Supplied passage:
# Norwegian: six of one, half dozen of the other



## Grefsen

A fairly common expression used in English to compare two things that are almost the same or equal is "six of one, half dozen of the other." While watching an English Premiere League football (soccer) match yesterday morning I heard one of the match commentators say "six and two threes" to mean that the referee could have decided to call a foul on either of two players.

I hadn't heard this British before and it got me thinking about "six of one, half dozen of the other" and now I'm wondering if  there is a similar expression used in Norwegian to mean "two things that  are said differently, but mean basically the same thing"?

På forhånd takk!


----------



## oskhen

Grefsen said:


> A fairly common expression used in English to compare two things that are almost the same or equal is "six of one, half dozen of the other." While watching an English Premiere League football (soccer) match yesterday morning I heard one of the match commentators say "six and two threes" to mean that the referee could have decided to call a foul on either of two players.

Task brief: Reproduce the entire forum thread above about a Norwegian counterpart to "six of one, half dozen of the other," word for word.

Data provided:
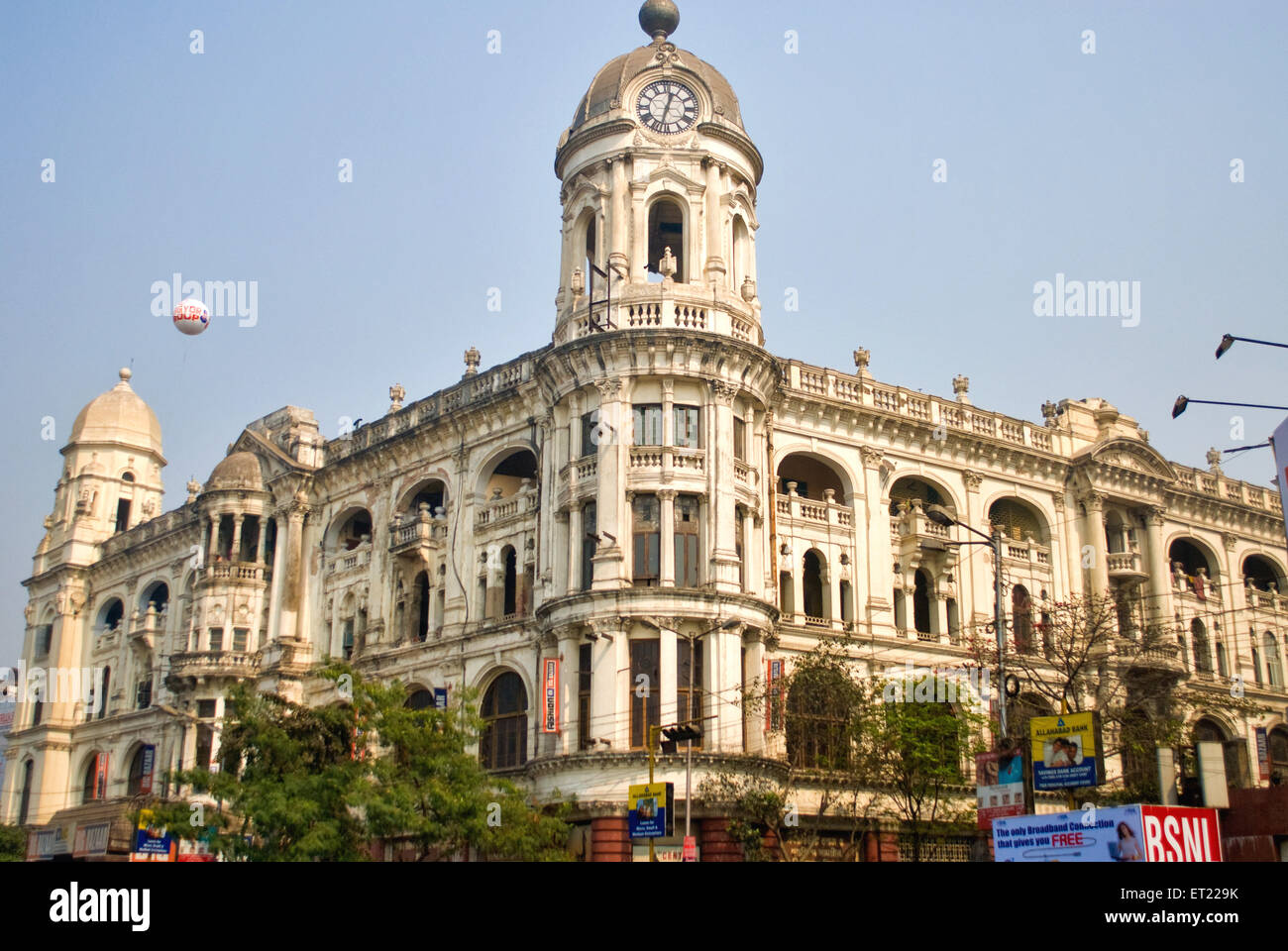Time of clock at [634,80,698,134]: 12:32
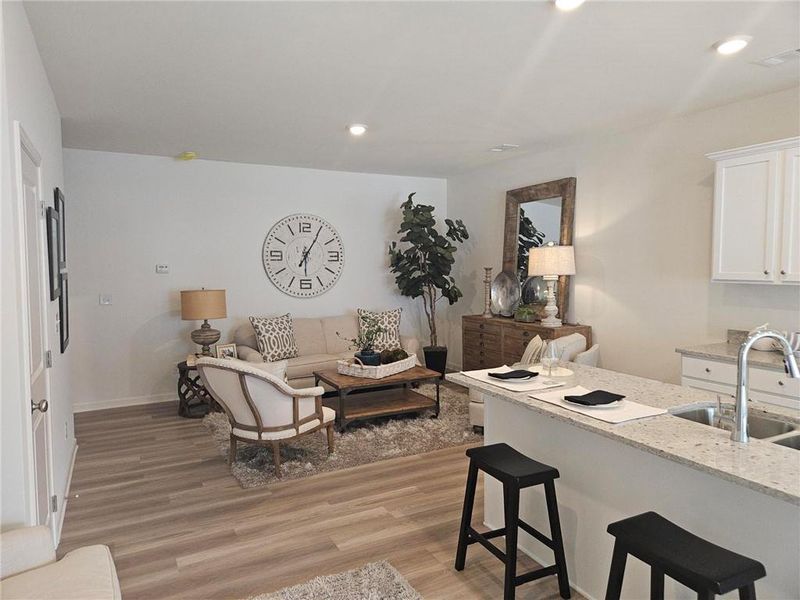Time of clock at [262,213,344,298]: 6:05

Exercise result:
# Norwegian: six of one, half dozen of the other



## Grefsen

A fairly common expression used in English to compare two things that are almost the same or equal is "six of one, half dozen of the other." While watching an English Premiere League football (soccer) match yesterday morning I heard one of the match commentators say "six and two threes" to mean that the referee could have decided to call a foul on either of two players.

I hadn't heard this British before and it got me thinking about "six of one, half dozen of the other" and now I'm wondering if  there is a similar expression used in Norwegian to mean "two things that  are said differently, but mean basically the same thing"?

På forhånd takk!


----------



## oskhen

Grefsen said:


> A fairly common expression used in English to compare two things that are almost the same or equal is "six of one, half dozen of the other." While watching an English Premiere League football (soccer) match yesterday morning I heard one of the match commentators say "six and two threes" to mean that the referee could have decided to call a foul on either of two players.